» TEXT BLOCK
((

The Problem with Secularism
How the modern nation-state got religion wrong.
Religious Difference in a Secular Age: A Minority Report. By Saba Mahmood. Princeton University Press, Princeton, 2015. 242 pp.
Is religious inequality and friction in Egypt and the wider Middle East a result of inadequate secular governance? Anthropologist Saba Mahmood challenges this common refrain.
In Religious Difference in a Secular Age: A Minority Report, Mahmood argues that by solidifying religious divisions and emphasizing differences, modern secularism itself has heightened tensions in countries like Egypt. The modern state and the secular political rationality that animates it, she argues, has paradoxically made religion a more, rather than less, significant part of the lives and subjectivities of those who belong to both minority and majority communities.
In Mahmood’s view, while political secularism extricates religion from politics and relegates it to the private sphere, it positions religion as an essential aspect of individual and collective identity, thereby emphasizing rather than de-emphasizing religion, increasing rather than decreasing its importance. As it promises to free the state from religion and religion from the state, secularism, by defining and limiting religion’s appropriate place in society as private, personal belief, restricts and polices the practice of religion. Secularism thus reserves itself the right to adjudicate on what constitutes an integral aspect of a “belief system” and is therefore entitled to protection under the state’s commitment to religious freedom and equality.

))

» DATA LINES

((

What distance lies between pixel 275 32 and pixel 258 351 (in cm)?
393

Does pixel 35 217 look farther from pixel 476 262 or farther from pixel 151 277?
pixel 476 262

))

» GIVEN TASK 1
What profession does the secularism review give for Saba Mahmood?
» GIVEN TASK 2
Reproduce word for word the part of the secularism review between "Is religious inequality" and "and majority communities.", inclusive.
The material after the review is separate from it.

» COMPLETE RESPONSE 1
Anthropologist.

» COMPLETE RESPONSE 2
Is religious inequality and friction in Egypt and the wider Middle East a result of inadequate secular governance? Anthropologist Saba Mahmood challenges this common refrain.
In Religious Difference in a Secular Age: A Minority Report, Mahmood argues that by solidifying religious divisions and emphasizing differences, modern secularism itself has heightened tensions in countries like Egypt. The modern state and the secular political rationality that animates it, she argues, has paradoxically made religion a more, rather than less, significant part of the lives and subjectivities of those who belong to both minority and majority communities.